When it comes to logging, it is best to utilise CloudWatch log groups to capture the logs produced by the Docker container. You will need to create the log group before you set this, but this can easily be handled inside Terraform. Once done, searching through the logs of containers as they are created or destroyed comes much easier. This also prevents you having to log on to an ECS host to debug the container instances. As an aside, a very good resource for Docker logging techniques can be seen in the post To Boldly Log by Ryan Davidson.

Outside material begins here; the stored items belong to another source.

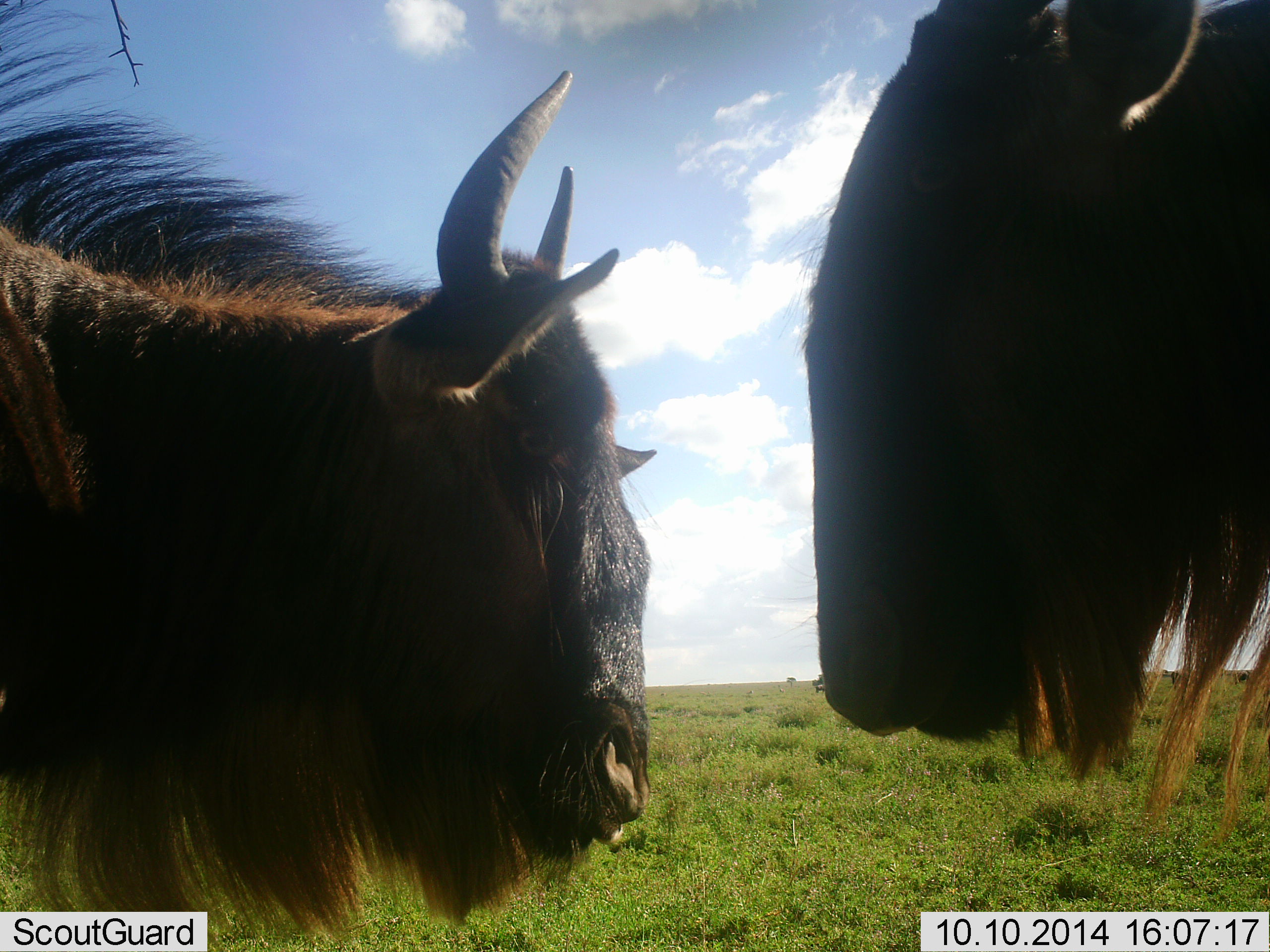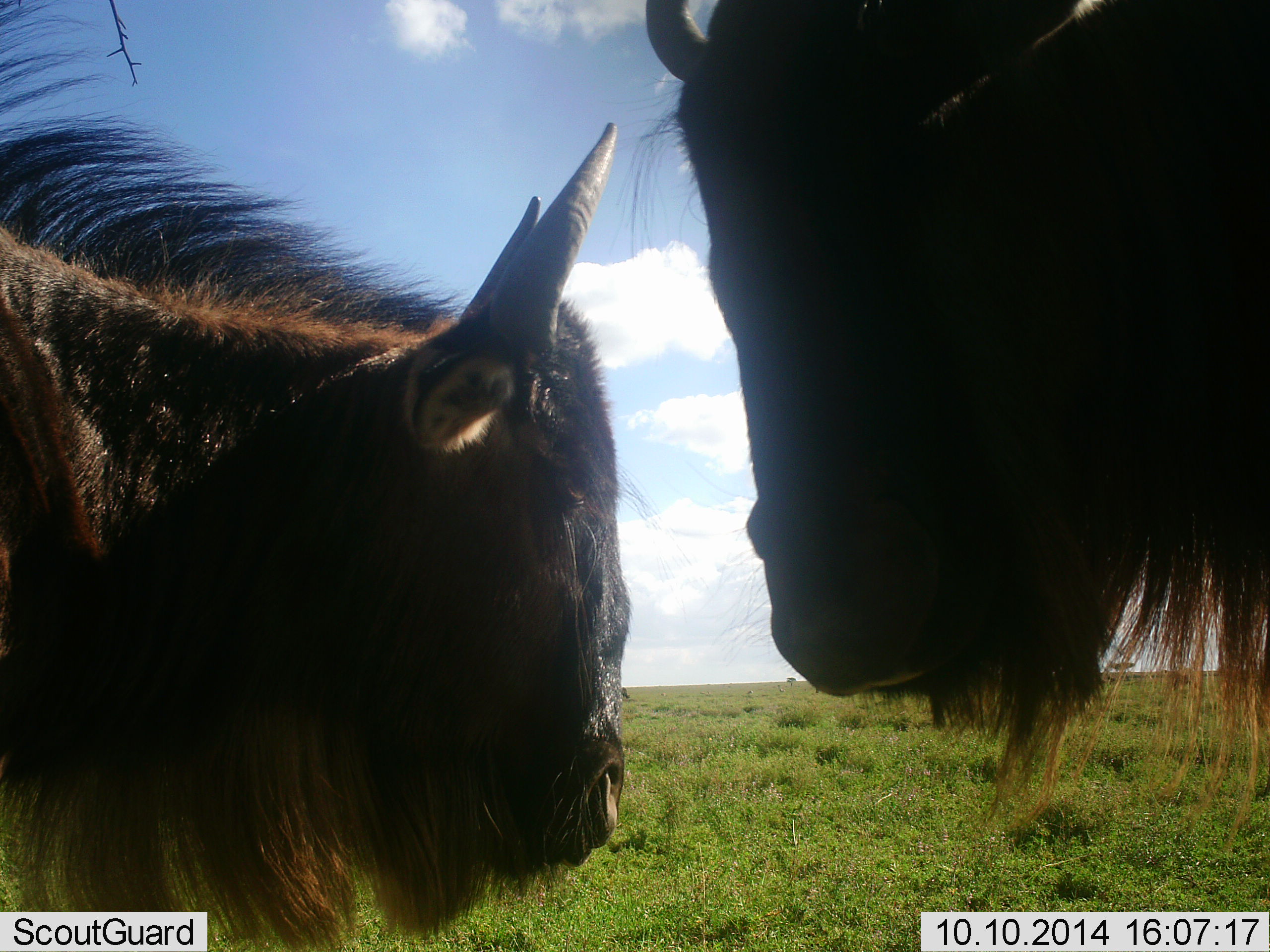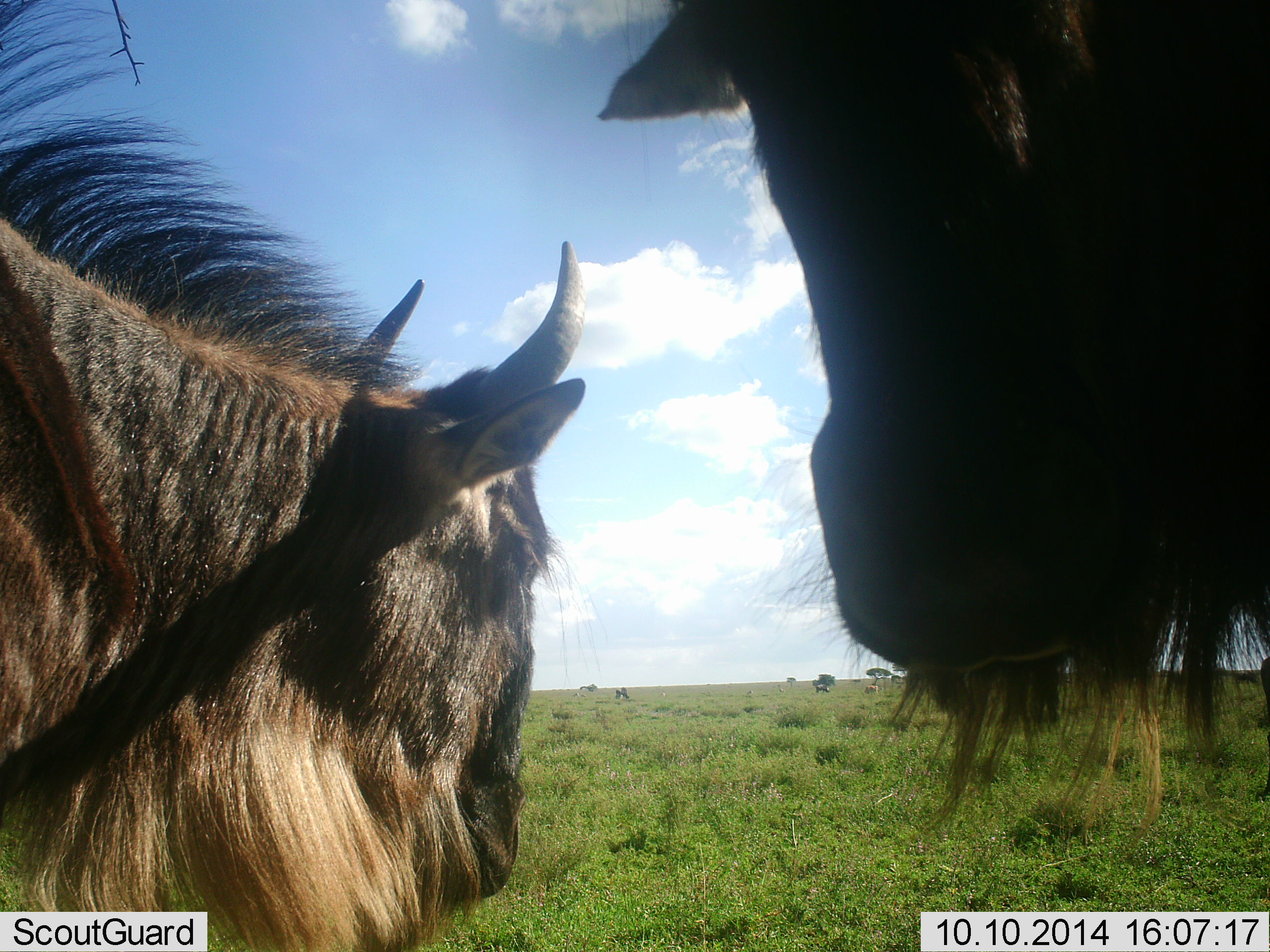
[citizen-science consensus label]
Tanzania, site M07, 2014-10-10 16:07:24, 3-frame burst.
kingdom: Animalia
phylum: Chordata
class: Mammalia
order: Artiodactyla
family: Bovidae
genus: Connochaetes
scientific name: Connochaetes taurinus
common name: blue wildebeest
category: wildebeest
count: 2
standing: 80%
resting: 0%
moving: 0%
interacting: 20%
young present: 10%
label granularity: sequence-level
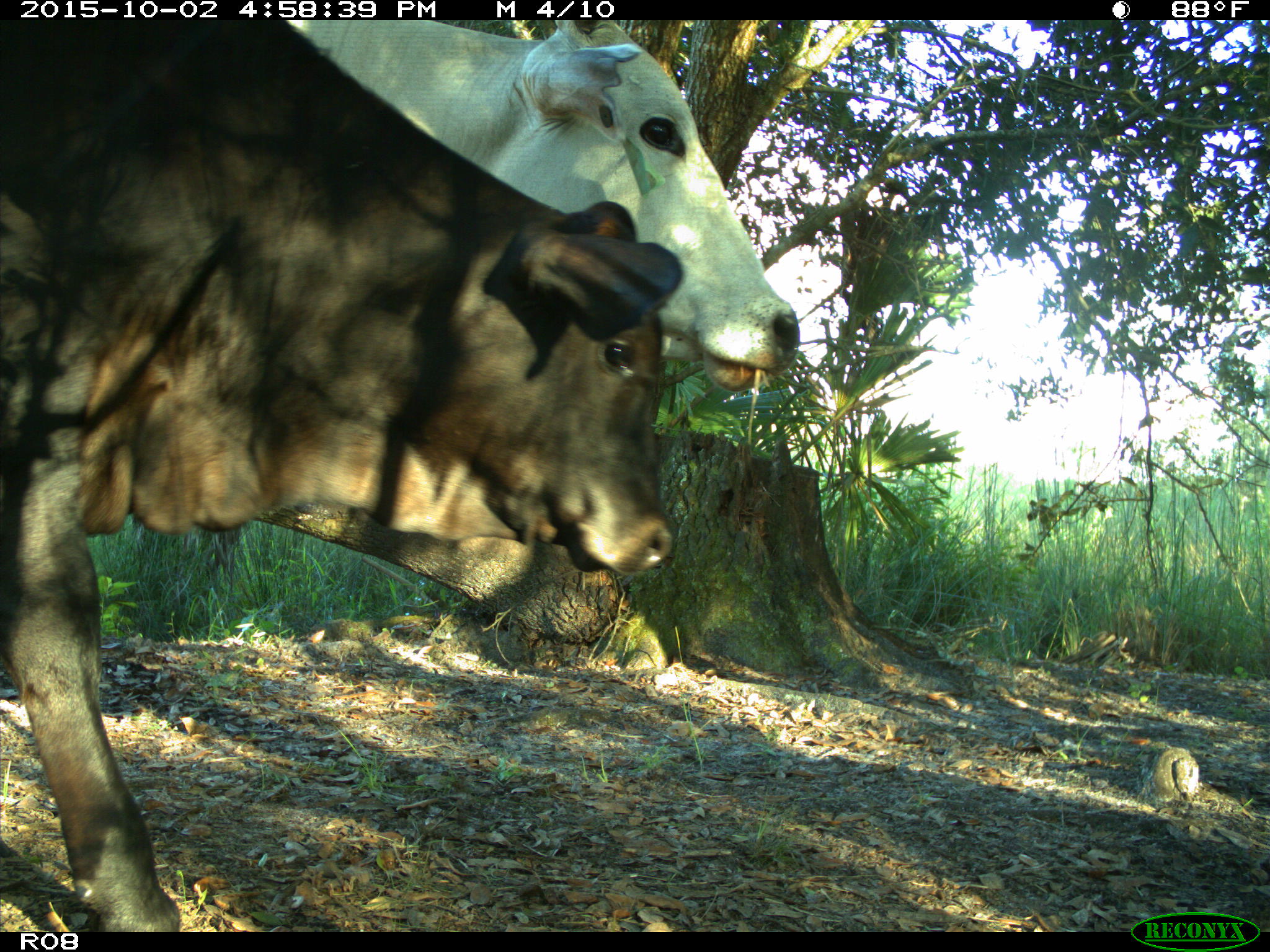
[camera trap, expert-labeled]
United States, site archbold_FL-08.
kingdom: Animalia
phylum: Chordata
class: Mammalia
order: Artiodactyla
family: Bovidae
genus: Bos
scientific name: Bos taurus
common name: domestic cow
Bos taurus (domestic cow).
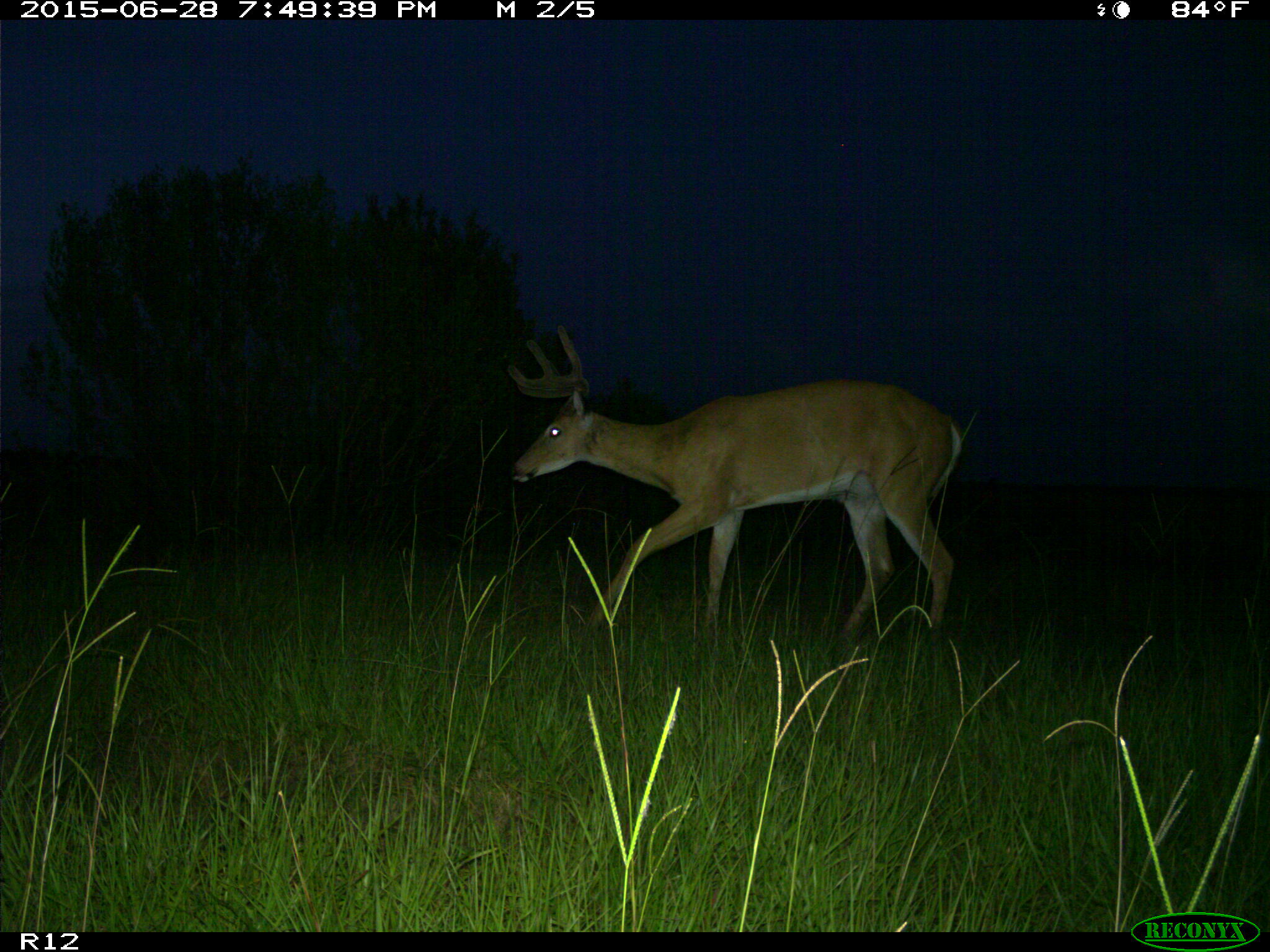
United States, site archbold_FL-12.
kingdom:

Finally, an important note to remember is how we reference the Docker image to be instantiated from the task definition. Initially, we always targeted
:latest, but this meant we ran into some conflicts when deploying between different environments. Our recommendation is to be explicit in the version you are targeting from within the task definition.
Getting the container running
Once we’ve deployed our Docker image to ECR, and defined it’s running parameters via its task definition, we can define the service which allows our container to run. The service definition has two key features, specifying the task definition of the instance we wish to run, and determining how many instances of the container we want running. We also specify whether this should be in an auto scaling group of its own. Note, this is different to the auto scaling group of the host ECS cluster.
A final challenge we encountered came to deploying new container services. This actually requires two steps, firstly, creating a new task definition to point to the newly deployed ECR image. Secondly, updating the service to point to the new task definition. Updating the service triggers a rolling deploy of the new container instance as defined in the task. A first step for us here was to use the script ecs-deploy. This has initially worked well for us, but may be too simple an approach as our container environment grows. We’d also like to manage canary releases prior to a full roll out in finer detail.
We’ve learnt quite a bit on our journey of building, deploying and running containers in AWS. I believe we’re well set up to consider the new offerings, Fargate and EKS. With Fargate, we can find very simple solutions to our basic container deployment strategies. And with EKS we may achieve the more advanced scheduling we’re looking to achieve. With some custom tooling in our deployment pipeline, we can also extend our current scheduling capabilities using ECS. The container ecosystem in AWS means we can tailor our approach per container instance type which gives us great flexibility.
A lot of the challenges with containers rests in the scheduling and placement of where they actually run. At a recent AWS Builders day in Manchester, Abby Fuller gave a really good talk on Advanced Container Management and Scheduling which I’d highly recommend.
Overall, one of the great redeeming features of containers is the ability it provides to experiment and push new features. It also allows us to scale out based on the current demand automatically with very little input from the team.